### DIRECTION A
In two sentences, summarize the thesis presentation notice below.

### DOCUMENT TEXT
- - -

More about HKUST
Hierarchical Topic Detection in Big Text Data and the Yelp Dataset Challenge
The Hong Kong University of Science and Technology
Department of Computer Science and Engineering
Final Year Thesis Oral Presentation
Title: "Hierarchical Topic Detection in Big Text Data and the Yelp Dataset
Challenge"
by
Mr. Leung Chun Fai
Abstract:
Hierarchical Topic model has been shown useful in topic detection on
academic datasets like NIPS. In this study, we applied Stochastic
Progressive EM - Hierarchical Latent Tree Analysis (SPEM-HLTA) on an
online customer review dataset, the Yelp Dataset, with a selection of 1.15
million reviews and 4000 word attributes. Based on the SPEM-HLTA topic
detection model, we tried to compute the normalized mutual information, or
NMI, between topics and the locations of business, and show the topic
involvement probability distribution based on the locations of the
business. The result shows that the combination of the SPEM-HLTA topic
detection model and NMI could be a possible solution in finding the
cultural topics and cultural differences in a Yelp Dataset.
Date : 30 April 2016 (Saturday)
Time : 12:20pm to 1:05pm
Venue : Room 5510 (lift 25/26)
Advisor : Prof. Nevin ZHANG
2nd Reader : Prof. D.Y. YEUNG

- - -

### DIRECTION B
Reproduce only the rows beginning at the line that contains "Please annotate sneakers" and ending after the line that contains "xmin=112 ymin=398 xmax=138 ymax=455", with "padding" changed to "margin" throughout and nothing else altered.

### SUPPLIED RECORDS
- - -

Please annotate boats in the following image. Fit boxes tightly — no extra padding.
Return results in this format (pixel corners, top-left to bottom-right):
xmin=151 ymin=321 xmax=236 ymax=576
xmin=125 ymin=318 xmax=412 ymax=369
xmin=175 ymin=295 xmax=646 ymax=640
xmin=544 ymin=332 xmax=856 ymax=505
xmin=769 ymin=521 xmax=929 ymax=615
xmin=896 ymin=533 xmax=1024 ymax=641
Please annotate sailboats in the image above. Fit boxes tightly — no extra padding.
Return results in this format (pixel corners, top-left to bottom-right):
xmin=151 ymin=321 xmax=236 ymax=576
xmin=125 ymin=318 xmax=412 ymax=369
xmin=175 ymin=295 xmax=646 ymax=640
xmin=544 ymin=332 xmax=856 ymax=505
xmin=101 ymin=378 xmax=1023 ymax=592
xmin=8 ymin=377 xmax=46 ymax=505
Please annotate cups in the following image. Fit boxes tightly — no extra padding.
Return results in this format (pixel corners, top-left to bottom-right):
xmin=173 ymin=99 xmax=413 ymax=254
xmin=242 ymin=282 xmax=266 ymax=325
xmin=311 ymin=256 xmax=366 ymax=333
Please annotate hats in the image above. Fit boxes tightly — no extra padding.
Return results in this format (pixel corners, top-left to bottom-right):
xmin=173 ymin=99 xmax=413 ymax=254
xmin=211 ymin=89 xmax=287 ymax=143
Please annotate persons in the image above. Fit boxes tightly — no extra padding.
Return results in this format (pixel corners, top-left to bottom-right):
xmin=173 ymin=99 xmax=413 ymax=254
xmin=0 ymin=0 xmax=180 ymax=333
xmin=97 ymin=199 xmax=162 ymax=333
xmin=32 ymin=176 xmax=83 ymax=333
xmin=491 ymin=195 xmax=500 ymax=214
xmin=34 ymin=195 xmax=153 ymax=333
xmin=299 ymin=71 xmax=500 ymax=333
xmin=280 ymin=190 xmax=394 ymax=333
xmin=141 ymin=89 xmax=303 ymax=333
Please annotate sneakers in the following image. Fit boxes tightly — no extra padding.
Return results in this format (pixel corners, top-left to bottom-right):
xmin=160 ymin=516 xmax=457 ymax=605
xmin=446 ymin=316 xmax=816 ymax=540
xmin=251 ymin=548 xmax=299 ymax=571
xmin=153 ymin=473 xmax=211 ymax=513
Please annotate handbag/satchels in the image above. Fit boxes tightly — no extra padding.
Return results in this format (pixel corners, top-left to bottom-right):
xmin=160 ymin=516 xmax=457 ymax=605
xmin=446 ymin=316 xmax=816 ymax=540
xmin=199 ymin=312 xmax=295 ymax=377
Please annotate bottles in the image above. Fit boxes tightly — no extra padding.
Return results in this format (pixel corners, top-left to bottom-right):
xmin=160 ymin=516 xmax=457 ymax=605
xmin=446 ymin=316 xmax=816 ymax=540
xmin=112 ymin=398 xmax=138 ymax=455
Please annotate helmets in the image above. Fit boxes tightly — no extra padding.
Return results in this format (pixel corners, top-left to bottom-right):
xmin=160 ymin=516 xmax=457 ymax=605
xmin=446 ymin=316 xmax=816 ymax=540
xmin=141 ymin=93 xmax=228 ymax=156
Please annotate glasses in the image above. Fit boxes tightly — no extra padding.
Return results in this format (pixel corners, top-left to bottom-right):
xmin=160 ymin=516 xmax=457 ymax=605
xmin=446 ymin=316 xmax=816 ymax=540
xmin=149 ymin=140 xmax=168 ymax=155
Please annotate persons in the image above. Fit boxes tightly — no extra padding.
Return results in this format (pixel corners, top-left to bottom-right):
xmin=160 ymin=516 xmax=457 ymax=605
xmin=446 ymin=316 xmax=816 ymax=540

- - -

### CORRECT RESULT A
The Department of Computer Science and Engineering at The Hong Kong University of Science and Technology announces a final year thesis oral presentation by Leung Chun Fai, titled "Hierarchical Topic Detection in Big Text Data and the Yelp Dataset Challenge," on 30 April 2016 from 12:20pm to 1:05pm in Room 5510, with Prof. Nevin ZHANG as advisor and Prof. D.Y. YEUNG as 2nd reader. The study applied SPEM-HLTA to 1.15 million Yelp reviews with 4000 word attributes and computed the NMI between topics and business locations, with results suggesting that the combination could be a possible way to find cultural topics and cultural differences in a Yelp Dataset.

### CORRECT RESULT B
Please annotate sneakers in the following image. Fit boxes tightly — no extra margin.
Return results in this format (pixel corners, top-left to bottom-right):
xmin=160 ymin=516 xmax=457 ymax=605
xmin=446 ymin=316 xmax=816 ymax=540
xmin=251 ymin=548 xmax=299 ymax=571
xmin=153 ymin=473 xmax=211 ymax=513
Please annotate handbag/satchels in the image above. Fit boxes tightly — no extra margin.
Return results in this format (pixel corners, top-left to bottom-right):
xmin=160 ymin=516 xmax=457 ymax=605
xmin=446 ymin=316 xmax=816 ymax=540
xmin=199 ymin=312 xmax=295 ymax=377
Please annotate bottles in the image above. Fit boxes tightly — no extra margin.
Return results in this format (pixel corners, top-left to bottom-right):
xmin=160 ymin=516 xmax=457 ymax=605
xmin=446 ymin=316 xmax=816 ymax=540
xmin=112 ymin=398 xmax=138 ymax=455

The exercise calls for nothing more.